TEXTE PRÉSENTÉ:
------------------------------------

Les vérités sur la fibre optique en Belgique
Les trois principaux opérateurs télécoms du pays rivalisent pour connecter les clients à la fibre optique. Un investissement énorme, indispensable, complexe, souvent mal compris par les clients et les investisseurs en Bourse.
Les temps sont compliqués pour les opérateurs de télécommunications en Belgique. Les investisseurs les regardent de loin. Les particuliers ont du mal à s’enticher des dernières nouveautés que sont la 5G pour la téléphonie mobile et la fibre optique pour les foyers, que Proximus, Orange et Telenet déploient à des rythmes différents. Ce sont des améliorations incrémentales, moins spectaculaires que le déploiement de l’internet rapide et des réseaux mobiles voici deux décennies et demie.
Les avantages en vitesse sont conséquents… mais les réseaux actuels en Belgique sont déjà performants ; il est possible de suivre sans souci une série sur Netflix en haute définition. Les entreprises peuvent toutefois y trouver avantage, avec le développement de l’informatique en cloud pour lequel la vitesse et la réactivité de la fibre sont précieux.
Mais les gains sont surtout importants pour les opérateurs eux-mêmes, en termes d’économies de gestion de réseau. Proximus avance que la fibre est 55% moins chère en coûts opérationnels que le fil de cuivre. Il y a également moyen de facturer un peu plus cher le service.

------------------------------------

DONNÉES PRÉSENTÉES:
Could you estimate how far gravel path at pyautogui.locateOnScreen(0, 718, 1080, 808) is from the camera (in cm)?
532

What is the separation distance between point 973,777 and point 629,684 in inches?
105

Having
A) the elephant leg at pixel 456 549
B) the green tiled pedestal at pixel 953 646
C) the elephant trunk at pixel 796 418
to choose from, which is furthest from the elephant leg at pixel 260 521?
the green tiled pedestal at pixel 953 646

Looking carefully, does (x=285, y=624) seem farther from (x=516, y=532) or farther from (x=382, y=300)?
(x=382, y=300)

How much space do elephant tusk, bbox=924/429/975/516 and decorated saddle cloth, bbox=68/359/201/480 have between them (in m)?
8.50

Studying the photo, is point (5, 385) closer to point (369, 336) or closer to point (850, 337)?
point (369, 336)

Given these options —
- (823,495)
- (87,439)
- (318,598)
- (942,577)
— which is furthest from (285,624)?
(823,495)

------------------------------------

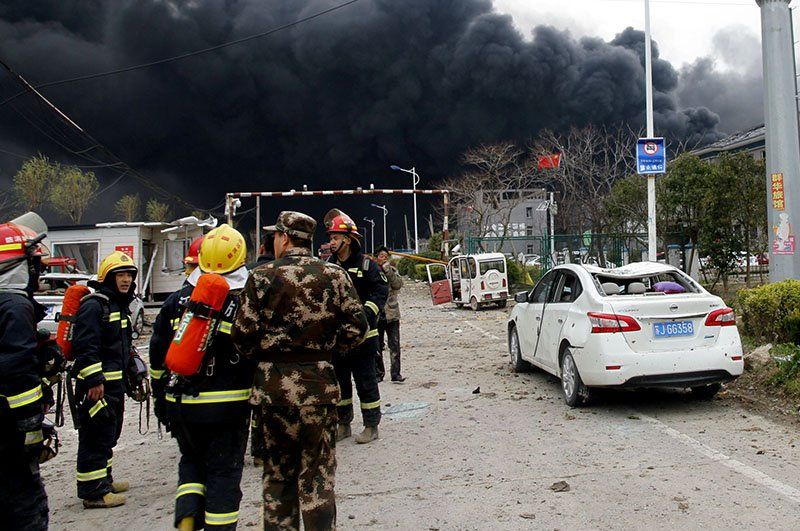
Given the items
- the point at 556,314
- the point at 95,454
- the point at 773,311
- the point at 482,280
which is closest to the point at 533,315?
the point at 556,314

------------------------------------

OBJECTIF: Recopiez intégralement et sans la moindre modification le texte sur la fibre optique en Belgique. Seul le texte sert de référence.

RÉPONSE COMPLÈTE:
Les vérités sur la fibre optique en Belgique
Les trois principaux opérateurs télécoms du pays rivalisent pour connecter les clients à la fibre optique. Un investissement énorme, indispensable, complexe, souvent mal compris par les clients et les investisseurs en Bourse.
Les temps sont compliqués pour les opérateurs de télécommunications en Belgique. Les investisseurs les regardent de loin. Les particuliers ont du mal à s’enticher des dernières nouveautés que sont la 5G pour la téléphonie mobile et la fibre optique pour les foyers, que Proximus, Orange et Telenet déploient à des rythmes différents. Ce sont des améliorations incrémentales, moins spectaculaires que le déploiement de l’internet rapide et des réseaux mobiles voici deux décennies et demie.
Les avantages en vitesse sont conséquents… mais les réseaux actuels en Belgique sont déjà performants ; il est possible de suivre sans souci une série sur Netflix en haute définition. Les entreprises peuvent toutefois y trouver avantage, avec le développement de l’informatique en cloud pour lequel la vitesse et la réactivité de la fibre sont précieux.
Mais les gains sont surtout importants pour les opérateurs eux-mêmes, en termes d’économies de gestion de réseau. Proximus avance que la fibre est 55% moins chère en coûts opérationnels que le fil de cuivre. Il y a également moyen de facturer un peu plus cher le service.